I use this arrangement to make any dynamically-loaded-module to be used by the loader-class following certain predefined behaviours in the dyn-loaded-modules...


Answer #1

You can use getattr

getattr(module, class_name)

to access the class. More complete code:

module = __import__(module_name)
class_ = getattr(module, class_name)
instance = class_()

As mentioned below, we may use importlib

import importlib
module = importlib.import_module(module_name)
class_ = getattr(module, class_name)
instance = class_()


How to get all of the immediate subdirectories in Python

3 answers

I"m trying to write a simple Python script that will copy a index.tpl to index.html in all of the subdirectories (with a few exceptions).

I"m getting bogged down by trying to get the list of subdirectories.


Answer #1

import os
def get_immediate_subdirectories(a_dir):
    return [name for name in os.listdir(a_dir)
            if os.path.isdir(os.path.join(a_dir, name))]

We hope this article has helped you to resolve the problem. Apart from Javascript Insert Sort, check other find-related topics.

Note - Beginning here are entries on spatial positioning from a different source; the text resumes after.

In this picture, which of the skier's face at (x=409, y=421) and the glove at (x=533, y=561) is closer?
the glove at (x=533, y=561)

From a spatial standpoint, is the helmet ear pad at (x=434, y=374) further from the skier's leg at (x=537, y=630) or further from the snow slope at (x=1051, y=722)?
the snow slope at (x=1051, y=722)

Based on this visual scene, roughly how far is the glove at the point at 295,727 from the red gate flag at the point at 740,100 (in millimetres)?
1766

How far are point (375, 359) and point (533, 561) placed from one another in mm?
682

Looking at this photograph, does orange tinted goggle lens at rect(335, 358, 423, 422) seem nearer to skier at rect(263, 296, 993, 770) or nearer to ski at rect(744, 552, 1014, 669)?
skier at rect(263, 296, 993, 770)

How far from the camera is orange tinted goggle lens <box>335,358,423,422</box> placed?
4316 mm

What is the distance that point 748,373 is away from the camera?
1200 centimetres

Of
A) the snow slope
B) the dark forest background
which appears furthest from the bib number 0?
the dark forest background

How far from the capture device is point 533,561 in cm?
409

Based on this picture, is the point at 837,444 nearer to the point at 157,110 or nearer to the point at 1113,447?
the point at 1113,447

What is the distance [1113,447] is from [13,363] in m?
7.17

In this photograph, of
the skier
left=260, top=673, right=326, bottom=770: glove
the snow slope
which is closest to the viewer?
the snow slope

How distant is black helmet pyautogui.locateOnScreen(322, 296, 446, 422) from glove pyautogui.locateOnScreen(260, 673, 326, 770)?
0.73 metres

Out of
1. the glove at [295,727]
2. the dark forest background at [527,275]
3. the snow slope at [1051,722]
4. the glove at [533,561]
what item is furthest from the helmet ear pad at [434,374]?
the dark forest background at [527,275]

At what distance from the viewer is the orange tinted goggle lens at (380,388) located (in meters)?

Want to excel in Python? See our review of the best Python online courses 2022. If you are interested in Data Science, check also how to learn programming in R.

By the way, this material is also available in other languages:

Angelo Galleotti

Boston | 2022-11-30

Maybe there are another answers? What Javascript Insert Sort exactly means?. Checked yesterday, it works!

Oliver Emmerson

Berlin | 2022-11-30

Simply put and clear. Thank you for sharing. Javascript Insert Sort and other issues with mean was always my weak point 😁. Will use it in my bachelor thesis

Olivia OConnell

Tallinn | 2022-11-30

Simply put and clear. Thank you for sharing. Javascript Insert Sort and other issues with mean was always my weak point 😁. Checked yesterday, it works!